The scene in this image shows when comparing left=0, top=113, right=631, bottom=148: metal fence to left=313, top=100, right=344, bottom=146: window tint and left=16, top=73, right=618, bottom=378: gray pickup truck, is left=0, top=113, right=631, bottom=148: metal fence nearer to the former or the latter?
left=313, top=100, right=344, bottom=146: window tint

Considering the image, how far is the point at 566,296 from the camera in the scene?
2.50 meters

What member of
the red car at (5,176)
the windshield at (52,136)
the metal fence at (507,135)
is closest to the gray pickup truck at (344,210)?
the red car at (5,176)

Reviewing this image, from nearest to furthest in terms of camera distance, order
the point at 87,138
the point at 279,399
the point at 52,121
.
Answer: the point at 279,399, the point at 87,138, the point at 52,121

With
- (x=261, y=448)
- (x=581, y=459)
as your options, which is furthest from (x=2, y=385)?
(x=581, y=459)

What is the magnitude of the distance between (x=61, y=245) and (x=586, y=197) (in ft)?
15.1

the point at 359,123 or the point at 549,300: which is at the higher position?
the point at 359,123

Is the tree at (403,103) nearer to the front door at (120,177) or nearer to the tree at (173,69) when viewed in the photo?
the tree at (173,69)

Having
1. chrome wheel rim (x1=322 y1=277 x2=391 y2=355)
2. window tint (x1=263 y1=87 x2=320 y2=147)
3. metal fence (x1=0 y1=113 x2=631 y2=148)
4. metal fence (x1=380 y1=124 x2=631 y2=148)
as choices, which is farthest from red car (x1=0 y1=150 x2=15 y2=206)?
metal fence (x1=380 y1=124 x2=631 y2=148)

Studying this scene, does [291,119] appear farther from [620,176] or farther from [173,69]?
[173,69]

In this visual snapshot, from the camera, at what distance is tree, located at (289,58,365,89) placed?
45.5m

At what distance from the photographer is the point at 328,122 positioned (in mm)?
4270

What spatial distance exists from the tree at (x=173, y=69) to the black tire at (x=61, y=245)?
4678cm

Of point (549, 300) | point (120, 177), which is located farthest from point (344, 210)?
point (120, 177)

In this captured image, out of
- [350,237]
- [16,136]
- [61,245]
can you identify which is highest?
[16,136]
○ ○ ○ ○ ○
• _JOB_
Take the entries above and copy them out exactly.

• _FINAL RESULT_
The scene in this image shows when comparing left=0, top=113, right=631, bottom=148: metal fence to left=313, top=100, right=344, bottom=146: window tint and left=16, top=73, right=618, bottom=378: gray pickup truck, is left=0, top=113, right=631, bottom=148: metal fence nearer to the former or the latter?
left=313, top=100, right=344, bottom=146: window tint

Considering the image, how far is the point at 566,296 from the camera in the scene?
2.50 meters

What member of
the red car at (5,176)
the windshield at (52,136)
the metal fence at (507,135)
is closest to the gray pickup truck at (344,210)?
the red car at (5,176)

Reviewing this image, from nearest to furthest in terms of camera distance, order
the point at 87,138
the point at 279,399
the point at 52,121
.
Answer: the point at 279,399, the point at 87,138, the point at 52,121

With
- (x=261, y=448)
- (x=581, y=459)
as your options, which is furthest from (x=2, y=385)?
(x=581, y=459)

What is the magnitude of the distance between (x=61, y=245) and (x=586, y=197) (in ft)?
15.1

the point at 359,123 or the point at 549,300: which is at the higher position?
the point at 359,123

Is the tree at (403,103) nearer to the front door at (120,177) or nearer to the tree at (173,69) when viewed in the photo?
the tree at (173,69)

Having
1. chrome wheel rim (x1=322 y1=277 x2=391 y2=355)
2. window tint (x1=263 y1=87 x2=320 y2=147)
3. metal fence (x1=0 y1=113 x2=631 y2=148)
4. metal fence (x1=380 y1=124 x2=631 y2=148)
as choices, which is farthest from red car (x1=0 y1=150 x2=15 y2=206)?
metal fence (x1=380 y1=124 x2=631 y2=148)

Studying this scene, does [291,119] appear farther from [620,176] or farther from [173,69]?
[173,69]

In this visual snapshot, from the camera, at what distance is tree, located at (289,58,365,89) placed?
45.5m

At what distance from the photographer is the point at 328,122 positioned (in mm)?
4270

What spatial distance exists from the tree at (x=173, y=69) to the black tire at (x=61, y=245)?
4678cm

Of point (549, 300) | point (120, 177), which is located farthest from point (344, 210)?
point (120, 177)

In this captured image, out of
- [350,237]
- [16,136]
- [61,245]
can you identify which is highest?
[16,136]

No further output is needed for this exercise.